[TO DO]:
A) From the Iceland travel diary, list each named place that the writer leaves, reaches, visits, or drives toward.
B) Condense the paragraph of the Iceland travel diary that begins "Since my overnight hotel" into a short bulleted list that keeps its main facts.
C) Carry on the Iceland travel diary, picking up right after its final sentence.
** start PASSAGE GIVEN **
Iceland: Day 8 – on which I rested

I said my goodbyes to Gröf in the morning and was back in Reykjavik by lunchtime, sorry to see the end of my riding trip but secretly looking forwards to some less social time after the big riding group (yeah…introvert problems).

Reykjavik Botanical Gardens

An unexpected turf house in the Botanical Gardens.

Since my overnight hotel was further towards the outskirts of Reykjavik, I was also within easy walking distance of the Reykjavik Botanical Gardens. I was thinking rather more in terms of a quiet walk than anything else, but in actual fact the gardens were well-worth the time to visit: I can only imagine it’s a labour of love keeping everything alive through an Icelandic winter.

There was also an expected bonus to my walk: a turf hut that frankly looks as if it was in use as a storage house, with strong overtones of Edoras. I’m pretty sure that’s not what I was supposed to be photographing in the Botanical Gardens, but it is, nonetheless, what I photographed.

Iceland: Day 9 – Into the Westfjords

My destination for day 9 was the town of Ísafjörður, the largest settlement in the Westfjords. Google indicated somewhere around six hours’ driving, which is a short day by my standards and left plenty of time for stops to drool over the scenery.
** end PASSAGE GIVEN **
** start EXTRACTED RECORDS **
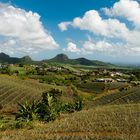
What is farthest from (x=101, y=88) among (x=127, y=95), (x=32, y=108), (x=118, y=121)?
(x=118, y=121)

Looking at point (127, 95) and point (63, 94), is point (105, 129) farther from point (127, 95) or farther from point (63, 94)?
point (63, 94)

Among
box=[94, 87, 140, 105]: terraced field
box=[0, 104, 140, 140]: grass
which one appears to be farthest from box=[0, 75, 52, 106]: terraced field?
box=[0, 104, 140, 140]: grass

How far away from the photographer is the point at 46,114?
64.2m

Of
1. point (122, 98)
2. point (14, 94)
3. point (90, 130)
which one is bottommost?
point (14, 94)

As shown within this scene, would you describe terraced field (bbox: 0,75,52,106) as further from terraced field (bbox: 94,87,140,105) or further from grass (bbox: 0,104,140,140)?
grass (bbox: 0,104,140,140)

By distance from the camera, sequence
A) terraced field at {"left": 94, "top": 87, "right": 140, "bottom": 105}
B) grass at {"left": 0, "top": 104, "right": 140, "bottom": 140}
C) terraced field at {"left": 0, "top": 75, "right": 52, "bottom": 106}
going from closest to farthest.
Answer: grass at {"left": 0, "top": 104, "right": 140, "bottom": 140}, terraced field at {"left": 94, "top": 87, "right": 140, "bottom": 105}, terraced field at {"left": 0, "top": 75, "right": 52, "bottom": 106}

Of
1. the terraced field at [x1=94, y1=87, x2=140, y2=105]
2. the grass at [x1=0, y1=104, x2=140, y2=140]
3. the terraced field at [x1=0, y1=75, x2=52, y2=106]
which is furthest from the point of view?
the terraced field at [x1=0, y1=75, x2=52, y2=106]

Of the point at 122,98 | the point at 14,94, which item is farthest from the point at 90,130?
the point at 14,94

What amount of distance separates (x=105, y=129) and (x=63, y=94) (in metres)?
116

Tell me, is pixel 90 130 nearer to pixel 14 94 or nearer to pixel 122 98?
pixel 122 98

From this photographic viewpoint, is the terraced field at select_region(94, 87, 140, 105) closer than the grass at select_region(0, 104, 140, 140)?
No

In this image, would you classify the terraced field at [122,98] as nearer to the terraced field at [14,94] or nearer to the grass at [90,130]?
the terraced field at [14,94]

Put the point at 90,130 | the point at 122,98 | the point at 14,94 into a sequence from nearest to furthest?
the point at 90,130
the point at 122,98
the point at 14,94

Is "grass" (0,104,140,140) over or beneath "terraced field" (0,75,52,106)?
over
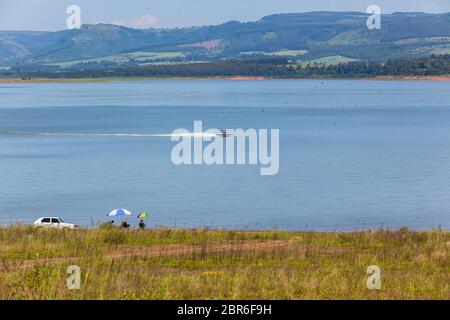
** end EXTRACTED RECORDS **
[RESULTS FOR EACH TASK]:
A) Gröf, Reykjavik, the Reykjavik Botanical Gardens, the Westfjords, Ísafjörður

B)
- The overnight hotel was toward the outskirts of Reykjavik, within easy walking distance of the Reykjavik Botanical Gardens.
- The writer went expecting little more than a quiet walk.
- The gardens turned out to be well worth the visit.
- The writer imagines that keeping everything alive through an Icelandic winter must be a labor of love.

C)
Somewhere on the road North.

Icelandic roads are mostly one lane either way, and because of that, they prefer that you don’t just stop your car wherever you happen to be to take photos. Sadly, this is a losing battle against the hordes of tourists infesting the roads, but usually a dodged tourist reveals a perfectly good pull-over space no more than a kilometre on; the Icelanders know their scenery is liable to instill an itchy photo-finger in most people.

I headed out of Reykjavik – actually not in the first car that Nordic Rentals tried to give me, because not only was it beat to hell but the engine wouldn’t start. (Agent: “It’s a manual transmission. You have to put the clutch down.” Me, in irritation, having done just that five times: “My own car is a manual. I know how to drive one. Your car won’t start.”) The second one started on second try and the driver door wasn’t falling off, so I cut my losses and hit the road in a beautiful sunny morning. The road got more spectacular the further North I got, although as I headed up into the highlands, the weather began to close in.

As I hit the Westfjords proper, I turned off the main road onto the 60, billed as a slightly-less-main route along the South edge of the Westfjords to Ísafjörður.

Fjords. Waterfalls. Scenery. It sounded like exactly what the doctor ordered for a vacation drive, and actually I can well believe that in clear weather it would be a really beautiful, if technical drive. You meander along the edges of fjords, climb up to passes cut through with little streams and lakes full of swans, and aside from the occasional intrepid camper van or local (you can tell who the locals are, they pass you at +30kpmh), the road is largely empty.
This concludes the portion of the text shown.